_EXERCISES TO COMPLETE_
#1 Answer these questions using the passage about Dr. King below, marking each answer with the same letter:
(a) As what two things did the FBI conspire to defame Dr. King?
(b) In which city was he hit with a brick?
(c) What ages does the passage say the person who threw the brick could be now?
#2 List every sentence in the passage about Dr. King below that contains the word "today."

───── SOURCE PASSAGE ─────

Look away. Look away. Look away.
It is that perspective that troubles me so mightily today.
It is very important today to remember how we treated Dr. King when he was among us. He was considered such a threat that the FBI conspired to defame Doctor King as sexually debauched and a Russian agent. A tremendous amount of effort was spent to discredit him; nothing was spent to protect him. When he came to Chicago, one of us hit him with a brick. He was despised with a raging hatred because white people believed he was going to lead a race war against them; regardless of how he preached non-violence, they could not imagine a situation other than dominance and repression; they could not comprehend the co-existence he dreamed of. Many of those people are alive and still voting today; the person who threw the brick could be in their 60’s or 70’s now.

───── RECORDED INFORMATION ─────

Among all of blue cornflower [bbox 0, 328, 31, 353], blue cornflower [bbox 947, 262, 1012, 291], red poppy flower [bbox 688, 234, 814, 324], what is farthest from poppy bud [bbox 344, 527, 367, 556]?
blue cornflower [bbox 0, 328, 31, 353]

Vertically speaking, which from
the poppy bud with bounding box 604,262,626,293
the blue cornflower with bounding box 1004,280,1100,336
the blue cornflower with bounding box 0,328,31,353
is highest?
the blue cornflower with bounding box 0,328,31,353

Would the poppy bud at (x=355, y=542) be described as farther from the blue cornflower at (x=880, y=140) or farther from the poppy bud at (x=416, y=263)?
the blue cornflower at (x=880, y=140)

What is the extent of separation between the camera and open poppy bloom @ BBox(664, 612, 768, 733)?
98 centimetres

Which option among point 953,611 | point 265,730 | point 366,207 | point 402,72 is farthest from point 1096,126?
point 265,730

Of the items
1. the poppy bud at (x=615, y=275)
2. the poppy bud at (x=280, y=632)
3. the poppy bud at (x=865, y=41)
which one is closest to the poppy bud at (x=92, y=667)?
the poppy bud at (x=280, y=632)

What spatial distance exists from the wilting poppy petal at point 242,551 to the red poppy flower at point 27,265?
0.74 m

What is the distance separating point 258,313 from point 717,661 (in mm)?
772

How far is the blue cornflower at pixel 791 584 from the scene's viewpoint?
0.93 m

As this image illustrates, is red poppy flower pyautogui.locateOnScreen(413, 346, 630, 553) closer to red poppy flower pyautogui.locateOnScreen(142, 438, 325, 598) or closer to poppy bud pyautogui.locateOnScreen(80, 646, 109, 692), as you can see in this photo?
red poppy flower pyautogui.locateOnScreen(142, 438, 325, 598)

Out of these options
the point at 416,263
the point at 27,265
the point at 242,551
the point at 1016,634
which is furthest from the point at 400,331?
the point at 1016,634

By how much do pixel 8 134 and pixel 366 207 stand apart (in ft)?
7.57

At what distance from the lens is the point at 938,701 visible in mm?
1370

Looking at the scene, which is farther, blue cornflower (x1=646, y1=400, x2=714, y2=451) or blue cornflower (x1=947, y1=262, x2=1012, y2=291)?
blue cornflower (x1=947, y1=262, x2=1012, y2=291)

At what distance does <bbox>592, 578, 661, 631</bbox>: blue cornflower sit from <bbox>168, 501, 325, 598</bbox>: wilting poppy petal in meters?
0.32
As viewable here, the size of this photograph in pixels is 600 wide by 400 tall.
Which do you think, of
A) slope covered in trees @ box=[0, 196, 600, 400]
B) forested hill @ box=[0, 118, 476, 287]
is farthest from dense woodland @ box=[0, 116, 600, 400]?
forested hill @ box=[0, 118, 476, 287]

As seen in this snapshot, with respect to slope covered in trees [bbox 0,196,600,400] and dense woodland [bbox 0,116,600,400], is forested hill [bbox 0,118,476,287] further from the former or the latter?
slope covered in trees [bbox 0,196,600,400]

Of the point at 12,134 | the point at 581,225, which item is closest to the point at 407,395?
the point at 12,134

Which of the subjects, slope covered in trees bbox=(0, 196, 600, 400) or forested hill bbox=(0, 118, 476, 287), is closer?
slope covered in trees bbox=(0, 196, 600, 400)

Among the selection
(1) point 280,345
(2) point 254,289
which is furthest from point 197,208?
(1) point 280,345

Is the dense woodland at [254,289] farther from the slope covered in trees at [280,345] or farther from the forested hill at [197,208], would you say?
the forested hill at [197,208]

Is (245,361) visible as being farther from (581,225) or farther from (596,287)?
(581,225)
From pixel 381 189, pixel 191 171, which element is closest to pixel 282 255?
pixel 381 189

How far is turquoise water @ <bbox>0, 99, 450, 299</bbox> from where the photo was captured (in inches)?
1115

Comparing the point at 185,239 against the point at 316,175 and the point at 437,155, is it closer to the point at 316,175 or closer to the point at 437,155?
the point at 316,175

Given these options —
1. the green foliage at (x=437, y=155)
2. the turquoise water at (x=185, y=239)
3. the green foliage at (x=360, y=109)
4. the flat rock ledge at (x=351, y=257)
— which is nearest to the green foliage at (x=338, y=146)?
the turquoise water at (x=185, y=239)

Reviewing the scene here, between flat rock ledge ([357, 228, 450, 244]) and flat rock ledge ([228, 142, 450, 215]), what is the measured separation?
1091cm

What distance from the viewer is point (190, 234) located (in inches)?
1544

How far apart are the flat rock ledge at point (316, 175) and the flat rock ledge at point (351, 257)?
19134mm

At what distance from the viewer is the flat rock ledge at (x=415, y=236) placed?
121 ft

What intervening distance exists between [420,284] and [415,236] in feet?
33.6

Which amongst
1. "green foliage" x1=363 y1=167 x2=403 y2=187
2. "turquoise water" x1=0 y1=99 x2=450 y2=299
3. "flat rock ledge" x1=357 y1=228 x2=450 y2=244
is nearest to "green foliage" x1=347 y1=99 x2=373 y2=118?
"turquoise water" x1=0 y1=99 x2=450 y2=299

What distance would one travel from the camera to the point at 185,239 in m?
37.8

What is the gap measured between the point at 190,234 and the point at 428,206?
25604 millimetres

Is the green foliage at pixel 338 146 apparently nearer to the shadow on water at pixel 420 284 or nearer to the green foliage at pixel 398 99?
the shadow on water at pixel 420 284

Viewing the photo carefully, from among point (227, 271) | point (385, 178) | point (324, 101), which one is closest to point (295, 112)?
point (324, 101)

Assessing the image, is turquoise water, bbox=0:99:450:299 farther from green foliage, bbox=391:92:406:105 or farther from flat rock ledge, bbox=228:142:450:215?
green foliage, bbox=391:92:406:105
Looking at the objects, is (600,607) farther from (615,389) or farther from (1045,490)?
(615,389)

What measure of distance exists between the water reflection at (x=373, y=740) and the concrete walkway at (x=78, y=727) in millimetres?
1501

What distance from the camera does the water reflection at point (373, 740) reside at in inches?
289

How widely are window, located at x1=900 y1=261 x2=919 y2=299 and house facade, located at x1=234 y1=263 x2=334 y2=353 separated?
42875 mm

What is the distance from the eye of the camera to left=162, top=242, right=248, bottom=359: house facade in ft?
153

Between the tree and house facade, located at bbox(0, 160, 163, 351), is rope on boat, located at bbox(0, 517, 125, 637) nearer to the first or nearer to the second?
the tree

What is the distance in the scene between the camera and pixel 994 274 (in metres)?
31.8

─────

_ANSWER SET_
#1
(a) Sexually debauched and a Russian agent
(b) Chicago
(c) In their 60's or 70's

#2
- It is that perspective that troubles me so mightily today.
- It is very important today to remember how we treated Dr. King when he was among us.
- Many of those people are alive and still voting today; the person who threw the brick could be in their 60's or 70's now.